It was Mitchell Trubisky’s final pass at Ford Field that gave his team the lead for the first time all game.
With 1:54 remaining in the game, Trubisky aired the ball along the right sideline into Anthony Miller’s outstretched hands for the deciding touchdown. Chicago entered the fourth quarter with a 17-point deficit, but the Bears’ 21 points helped the team rally back to secure a 27-23 victory over Detroit.
Trubisky’s stellar fourth quarter, where he completed 8 of 10 passes for 89 yards and three touchdowns, fueled the Bears to their first Week 1 win since 2013. That was a positive.
It was everything else though in the other three quarters that highlighted areas that must improve for the Bears as the 2020 NFL season unfolds.
Trubisky’s Rollercoaster Game
Before Trubisky dominated Matt Patricia’s defense in the final quarter, the 26-year-old looked similar, if not worse, to how he played in his 2019 season. There were passes thrown behind receivers, questionable decisions and careless plays, like a sack, fumble that went for a 28-yard loss.
“First half didn’t go how I wanted, how our offense wanted,” Trubisky said during his postgame Zoom conference call. “We knew we had to be better on third down earlier in the game, especially in the red zone.”
Trubisky at the end of three quarters threw for just 153 yards on 12 of 26 passing attempts. His one-quarter of excellence doesn’t erase everything he did prior. If anything, Sunday’s game was representative of the inconsistency that is still prevalent in the fourth-year quarterback.
Trubisky may have saved himself to start next week with his late-game heroics, but there is still plenty to be desired from the quarterback position.
For Trubisky to truly change his narrative (and to keep his job), he must figure out how he can lead the offense to have faster starts. If Trubisky is unable to do that in the next coming weeks, Nick Foles will get his opportunity to start, and that could indicate the end of Trubisky’s career in Chicago.
Still Searching for the Pass Rush
Seeing Trubisky’s up-and-down performance shouldn’t have surprised anybody, but witnessing what was supposed to be a top-10, possibly a top-5, defense struggle throughout the entirety of the game was eye-opening.
The Lions had a rookie in Jonah Jackson starting a right guard and backup Tyrell Crosby starting at right tackle. For the casual fan watching their first NFL game, they wouldn’t have noticed that was the case for the Lions.
Akiem Hicks failed to win his favorable one-on-one matchup against Jackson, and Khalil Mack (despite having a high pass rush win rate) didn’t make many impactful plays.

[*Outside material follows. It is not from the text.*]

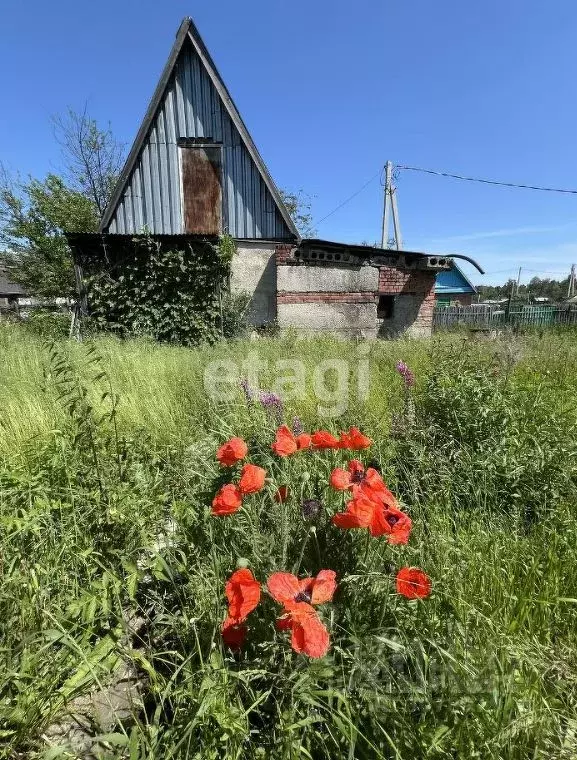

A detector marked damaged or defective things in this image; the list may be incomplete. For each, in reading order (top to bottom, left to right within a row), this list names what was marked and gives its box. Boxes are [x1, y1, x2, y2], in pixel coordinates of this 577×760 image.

What was supposed to be a field day for the two elite pass rushers ended with just one sack on the day for Chuck Pagano’s defense, thanks to Hicks.
When Hicks was asked why the defense wasn’t playing like they were accustomed to, the nine-year veteran couldn’t point to a specific reason.
“I would say this, we have a high expectation for ourselves,” Hicks said during his Zoom conference call. “We look to come out and play ball the way this defense plays football. But we also know we’re human and we’re going to make our mistakes …”
Last season, Pagano’s defense struggled to apply pressure on opposing quarterbacks, finishing 24th in sacks with just 32. Even though the Bears were without big-ticket free agent Robert Quinn, that’s no excuse for the lack of pass rush against a Detroit team that gave up 2.7 sacks per game a season ago, according to Team Rankings’ website.
Quinn can’t be the one and only answer that solves this now recurring problem for the defense. For the Bears to have any shot at being competitive and to potentially make it back to the postseason, the defense must be elite.
Anything less will result in another disappointing season.
Along with the offensive and defensive areas of concern, there were also lapses on special teams and in Nagy’s decision making, specifically with how he managed the final 1:05 seconds in the second quarter, which resulted in his offense to go three-and-out and the Lions to capitalize to make it a 13-6 game going into halftime.
It wasn’t a clean victory for the Bears by any means, but as any coach would say, it’s easier to address the issues in a win than it’s in a loss.
“We’re 1-0 right now and we appreciate that,” Nagy said during his Zoom press conference. “We know that we have a lot more to go, but it’s hard to win in this league, so to be able to win right now it just really helps you for the future.”